▸ **Task requirements**
Print the listing below exactly.

BEGIN Data entries

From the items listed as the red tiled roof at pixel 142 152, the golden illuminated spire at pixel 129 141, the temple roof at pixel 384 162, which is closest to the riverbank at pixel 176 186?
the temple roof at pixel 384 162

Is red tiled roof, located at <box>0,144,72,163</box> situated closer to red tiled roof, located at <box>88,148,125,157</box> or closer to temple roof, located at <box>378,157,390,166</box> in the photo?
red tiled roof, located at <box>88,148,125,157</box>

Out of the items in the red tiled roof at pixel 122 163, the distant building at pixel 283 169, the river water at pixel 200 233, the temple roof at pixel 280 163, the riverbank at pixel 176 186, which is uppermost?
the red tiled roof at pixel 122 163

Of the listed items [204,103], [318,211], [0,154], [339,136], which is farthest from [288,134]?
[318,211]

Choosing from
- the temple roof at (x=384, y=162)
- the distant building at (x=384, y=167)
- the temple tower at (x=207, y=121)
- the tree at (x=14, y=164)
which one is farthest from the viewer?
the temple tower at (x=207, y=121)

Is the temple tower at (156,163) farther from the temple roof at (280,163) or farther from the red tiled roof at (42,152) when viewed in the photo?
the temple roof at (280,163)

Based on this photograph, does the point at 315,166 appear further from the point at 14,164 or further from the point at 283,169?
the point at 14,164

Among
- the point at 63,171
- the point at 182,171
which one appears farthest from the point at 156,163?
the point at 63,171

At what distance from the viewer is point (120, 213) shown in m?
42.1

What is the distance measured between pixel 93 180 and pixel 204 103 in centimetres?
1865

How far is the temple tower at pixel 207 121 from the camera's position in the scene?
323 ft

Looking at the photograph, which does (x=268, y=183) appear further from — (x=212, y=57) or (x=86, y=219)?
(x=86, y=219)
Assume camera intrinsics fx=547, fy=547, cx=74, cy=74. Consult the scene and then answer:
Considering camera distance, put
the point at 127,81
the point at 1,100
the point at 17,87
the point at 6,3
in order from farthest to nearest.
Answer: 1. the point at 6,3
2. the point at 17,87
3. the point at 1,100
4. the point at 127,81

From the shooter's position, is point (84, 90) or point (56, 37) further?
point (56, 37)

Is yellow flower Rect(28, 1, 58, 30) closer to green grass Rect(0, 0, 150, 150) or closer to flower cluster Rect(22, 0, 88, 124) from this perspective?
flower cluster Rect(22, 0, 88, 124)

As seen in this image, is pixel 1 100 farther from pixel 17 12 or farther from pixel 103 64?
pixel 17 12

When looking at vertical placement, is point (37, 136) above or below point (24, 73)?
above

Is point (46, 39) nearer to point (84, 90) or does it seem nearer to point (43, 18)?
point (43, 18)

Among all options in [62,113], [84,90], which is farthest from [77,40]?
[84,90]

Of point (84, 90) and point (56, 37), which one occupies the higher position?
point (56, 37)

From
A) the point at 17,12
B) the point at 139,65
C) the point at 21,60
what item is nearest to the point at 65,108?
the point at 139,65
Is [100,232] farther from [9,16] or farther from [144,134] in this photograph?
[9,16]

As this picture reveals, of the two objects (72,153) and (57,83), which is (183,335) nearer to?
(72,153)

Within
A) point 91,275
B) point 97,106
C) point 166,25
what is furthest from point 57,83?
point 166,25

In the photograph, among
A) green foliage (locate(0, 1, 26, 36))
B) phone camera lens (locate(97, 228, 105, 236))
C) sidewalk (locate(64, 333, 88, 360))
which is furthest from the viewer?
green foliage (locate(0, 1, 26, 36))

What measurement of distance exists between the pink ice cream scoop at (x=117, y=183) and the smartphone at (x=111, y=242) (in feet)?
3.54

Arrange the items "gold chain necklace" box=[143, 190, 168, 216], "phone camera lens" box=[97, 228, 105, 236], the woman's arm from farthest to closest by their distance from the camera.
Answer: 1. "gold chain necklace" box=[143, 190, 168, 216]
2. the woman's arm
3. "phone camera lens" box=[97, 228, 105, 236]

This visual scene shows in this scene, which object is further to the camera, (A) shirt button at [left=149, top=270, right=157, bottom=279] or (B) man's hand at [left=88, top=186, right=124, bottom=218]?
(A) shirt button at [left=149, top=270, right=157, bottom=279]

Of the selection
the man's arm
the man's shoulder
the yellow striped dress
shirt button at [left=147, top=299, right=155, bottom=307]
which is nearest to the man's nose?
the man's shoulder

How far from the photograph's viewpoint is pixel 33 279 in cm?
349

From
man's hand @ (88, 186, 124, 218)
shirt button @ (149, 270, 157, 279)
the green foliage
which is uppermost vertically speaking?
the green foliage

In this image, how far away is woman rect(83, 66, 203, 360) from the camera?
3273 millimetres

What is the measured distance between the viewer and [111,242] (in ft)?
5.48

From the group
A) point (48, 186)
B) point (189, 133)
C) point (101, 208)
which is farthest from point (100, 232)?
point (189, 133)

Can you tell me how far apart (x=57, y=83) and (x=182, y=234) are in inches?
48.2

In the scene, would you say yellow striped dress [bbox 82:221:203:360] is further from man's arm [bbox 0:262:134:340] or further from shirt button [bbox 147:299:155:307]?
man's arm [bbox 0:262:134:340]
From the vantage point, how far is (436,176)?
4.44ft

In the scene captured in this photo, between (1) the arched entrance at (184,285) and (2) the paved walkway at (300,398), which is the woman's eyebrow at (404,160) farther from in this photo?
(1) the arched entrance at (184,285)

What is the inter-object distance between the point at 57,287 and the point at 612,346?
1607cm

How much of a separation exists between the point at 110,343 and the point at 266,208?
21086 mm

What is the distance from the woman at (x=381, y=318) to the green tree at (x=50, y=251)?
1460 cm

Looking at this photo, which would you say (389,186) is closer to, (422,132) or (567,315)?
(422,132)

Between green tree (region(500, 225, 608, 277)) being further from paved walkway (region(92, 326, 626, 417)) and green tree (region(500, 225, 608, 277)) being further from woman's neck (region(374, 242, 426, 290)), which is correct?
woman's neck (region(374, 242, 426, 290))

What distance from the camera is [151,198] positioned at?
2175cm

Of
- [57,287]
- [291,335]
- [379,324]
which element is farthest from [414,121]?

END Data entries

▸ **Solved problem**
From the items listed as the red tiled roof at pixel 142 152, the golden illuminated spire at pixel 129 141, the temple roof at pixel 384 162, which is closest to the riverbank at pixel 176 186?
the temple roof at pixel 384 162

Is red tiled roof, located at <box>0,144,72,163</box> situated closer to red tiled roof, located at <box>88,148,125,157</box> or closer to temple roof, located at <box>378,157,390,166</box> in the photo?
red tiled roof, located at <box>88,148,125,157</box>

Out of the items in the red tiled roof at pixel 122 163, the distant building at pixel 283 169, the river water at pixel 200 233, the temple roof at pixel 280 163, the riverbank at pixel 176 186, which is uppermost?
the red tiled roof at pixel 122 163

Of the listed items [204,103], [318,211], [0,154], [339,136], which is farthest from [288,134]?
[318,211]

Choosing from
- the temple roof at (x=384, y=162)
- the distant building at (x=384, y=167)
- the temple tower at (x=207, y=121)
- the tree at (x=14, y=164)
which one is farthest from the viewer?
the temple tower at (x=207, y=121)

Is the temple tower at (156,163) farther from the temple roof at (280,163) or farther from the red tiled roof at (42,152) when viewed in the photo?
the temple roof at (280,163)

Based on this photograph, does the point at 315,166 appear further from the point at 14,164 or further from the point at 283,169?
the point at 14,164

Among
- the point at 63,171
- the point at 182,171
which one appears farthest from the point at 156,163?
the point at 63,171

At what distance from the viewer is point (120, 213) shown in m?
42.1

What is the distance measured between pixel 93 180 and pixel 204 103 in centimetres?
1865

How far is the temple tower at pixel 207 121 from the camera's position in the scene?
323 ft

Looking at the photograph, which does (x=268, y=183) appear further from — (x=212, y=57) or (x=86, y=219)?
(x=86, y=219)
Assume camera intrinsics fx=547, fy=547, cx=74, cy=74. Consult the scene and then answer:
Considering camera distance, put
the point at 127,81
the point at 1,100
the point at 17,87
the point at 6,3
in order from farthest to nearest.
Answer: 1. the point at 6,3
2. the point at 17,87
3. the point at 1,100
4. the point at 127,81

From the shooter's position, is point (84, 90) or point (56, 37) further?
point (56, 37)

Is yellow flower Rect(28, 1, 58, 30) closer to green grass Rect(0, 0, 150, 150) or closer to flower cluster Rect(22, 0, 88, 124) from this perspective?
flower cluster Rect(22, 0, 88, 124)

As seen in this image, is pixel 1 100 farther from pixel 17 12 or farther from pixel 103 64?
pixel 17 12

When looking at vertical placement, is point (37, 136) above or below point (24, 73)?
above

Is point (46, 39) nearer to point (84, 90) or does it seem nearer to point (43, 18)?
point (43, 18)

Among all options in [62,113], [84,90], which is farthest from [77,40]?
[84,90]

Of point (84, 90) and point (56, 37), which one occupies the higher position?
point (56, 37)

From
A) the point at 17,12
B) the point at 139,65
C) the point at 21,60
what item is nearest to the point at 65,108?
the point at 139,65
Is [100,232] farther from [9,16] or farther from [144,134] in this photograph?
[9,16]

As this picture reveals, of the two objects (72,153) and (57,83), which is (183,335) nearer to?
(72,153)

Within
A) point 91,275
B) point 97,106
C) point 166,25
what is furthest from point 57,83?
point 166,25

In the photograph, among
A) green foliage (locate(0, 1, 26, 36))
B) phone camera lens (locate(97, 228, 105, 236))
C) sidewalk (locate(64, 333, 88, 360))
which is furthest from the viewer?
green foliage (locate(0, 1, 26, 36))

What measurement of distance exists between the pink ice cream scoop at (x=117, y=183) and the smartphone at (x=111, y=242) (in feet)?
3.54

Arrange the items "gold chain necklace" box=[143, 190, 168, 216], "phone camera lens" box=[97, 228, 105, 236], the woman's arm from farthest to closest by their distance from the camera.
Answer: 1. "gold chain necklace" box=[143, 190, 168, 216]
2. the woman's arm
3. "phone camera lens" box=[97, 228, 105, 236]

This visual scene shows in this scene, which object is further to the camera, (A) shirt button at [left=149, top=270, right=157, bottom=279] or (B) man's hand at [left=88, top=186, right=124, bottom=218]?
(A) shirt button at [left=149, top=270, right=157, bottom=279]

Of the selection
the man's arm
the man's shoulder
the yellow striped dress
shirt button at [left=147, top=299, right=155, bottom=307]
which is nearest to the man's nose?
the man's shoulder

How far from the photograph's viewpoint is pixel 33 279 in cm?
349

From
man's hand @ (88, 186, 124, 218)
shirt button @ (149, 270, 157, 279)
the green foliage
which is uppermost vertically speaking?
the green foliage

In this image, how far away is woman rect(83, 66, 203, 360) from the camera?
3273 millimetres

What is the measured distance between the viewer and [111,242] (in ft)?
5.48

From the group
A) point (48, 186)
B) point (189, 133)
C) point (101, 208)
which is farthest from point (100, 232)?
point (189, 133)

Can you tell me how far apart (x=57, y=83) and (x=182, y=234) are in inches?
48.2

In the scene, would you say yellow striped dress [bbox 82:221:203:360] is further from man's arm [bbox 0:262:134:340] or further from shirt button [bbox 147:299:155:307]?
man's arm [bbox 0:262:134:340]
From the vantage point, how far is (436,176)?
4.44ft

In the scene captured in this photo, between (1) the arched entrance at (184,285) and (2) the paved walkway at (300,398), which is the woman's eyebrow at (404,160) farther from in this photo?
(1) the arched entrance at (184,285)

What is the inter-object distance between the point at 57,287 and the point at 612,346?
1607cm

How much of a separation exists between the point at 110,343 and the point at 266,208?
21086 mm

What is the distance from the woman at (x=381, y=318) to the green tree at (x=50, y=251)?
1460 cm

Looking at this photo, which would you say (389,186) is closer to, (422,132) or (567,315)?
(422,132)

Between green tree (region(500, 225, 608, 277)) being further from paved walkway (region(92, 326, 626, 417)) and green tree (region(500, 225, 608, 277)) being further from woman's neck (region(374, 242, 426, 290)), which is correct?
woman's neck (region(374, 242, 426, 290))

What distance from the camera is [151,198] positioned at?
2175cm

Of
- [57,287]
- [291,335]
- [379,324]
which element is farthest from [414,121]?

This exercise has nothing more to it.